Memory has vexed me of late, hence the suddenness of these prose spillings from life drawn of days passed.  Memory of yesterday, memory of yesteryear, memory of walking out the door and in the door.  Memory…  A curse and a blessing.  A road upon which we travel both willingly and unwillingly.  Memory…  Glance upon what is and what was.  Therein you realize its potent friendship and its spiteful devilry.  Memory…  Cut me deep and love me deeper.

Before each step reaches the sleeping grass drawn in winter’s brown, the telltale crunch of dry leaves and twigs already sounds into the cold air.  Measured footfalls carry me forward ever slowly, ever carefully.  Suspended on a carpet woven by nature and spread in all directions, I walk silently in the night.

Morning has yet to reach this place.  Gilt warms the eastern horizon with the day’s promise as friendly hues of amber and crimson reach into the sky with delicate fingers.  Too soon will the sun visit me, and too soon will it bring forth the hordes of those too frightened of the dark yet too brave in the light.  But for now, at least, the lake welcomes only me.

Perhaps in declaration of the dawn, a gull’s shrill cry echoes across the water.  I listen intently as the penetrating sound flies effortlessly to the opposite shore before returning.  Yet like the rapidly disappearing night, the avian exclamation dies on the cold morning air before its second life is lived.  So it shrieks again.  This time more voices fill the gossamer air, more gulls bellow into faint morning light.

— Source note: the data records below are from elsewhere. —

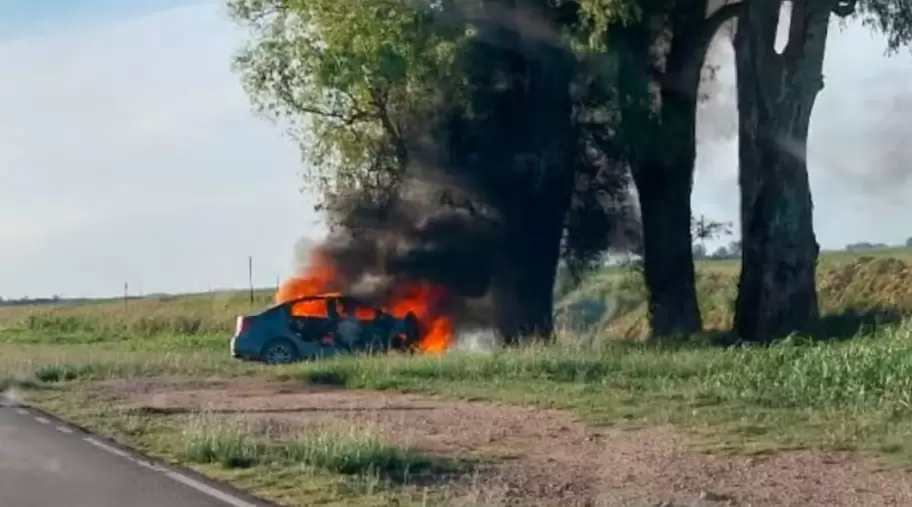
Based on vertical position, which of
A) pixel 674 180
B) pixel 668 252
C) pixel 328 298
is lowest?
pixel 328 298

Stirring only a short distance from shore, dark silhouettes of unidentifiable waterfowl tell me some have risen early for breakfast, while similar stirrings in the brush nearby tell me others have not yet taken their first steps of the day.  I look with eyes hungry to consume all that can be seen, and I listen with equally ravenous ears desirous of that which can only be heard.  And I continue walking.

Finally standing upon the pier above gentle waves lapping beneath me, a breeze caresses my cheek with cool affection.  It rushes by in carefree folly and the encounter is over before it begins, my skin left slightly cooler by the invisible lover.  Although I can not see it, I hear it fly along above the water’s surface, scatter a few dead leaves it wrestles along the way, and finally leap ashore not too distant from where I stand.  It’s gone even while I hope for its return, perhaps only to share the moment with such a free spirit.

I start at the nearness of another gull screeching into the night.  But the darkness draws to a close ever more quickly as an eager star claws its way toward daylight.  Over my shoulder toward the east, the sky offers new warmth.  I am reminded of a single candle burning on a desk, a wooden desk in an otherwise unlit home.  Flickering casts amiable shadows on the walls.  Sitting at that desk near to that candle, I picture myself wishing that its flame cease burning for but a moment more.

When I look again to the east, the candle has grown brighter still, and looking carefully toward the water reveals my own shadow drawn on a canvas of shadow.  Too soon will the day break.  I am not ready to leave the night, but I likewise doubt I have a choice.

As the gull again cries even nearer than before, I set my eyes upon its form floating lazily in the water only a stone’s throw away.  The dark can not stop me from seeing it clearly now, from seeing its eyes cast in my direction as its voice calls out one more time.  Harsh and wonderful, I let its greeting pass through me and around me, and I wear it like a blanket on a cool night in front of a campfire.

Is it loneliness, dearest bird, that makes you speak to me?  Or do you hope I have some offering upon which you might dine?  I hope it is the former and not the latter.

For both of us, my gull friend, cry aloud and cry often.  Let your voice shatter the morning like the rising sun.  Call out your desperation for companionship, for but a hint of attention from some other life, and I will share the moment with you here in this place.

Speaking for both of us, cry your heart out.  The lake will welcome your tears like rain.  I will welcome them like a brother.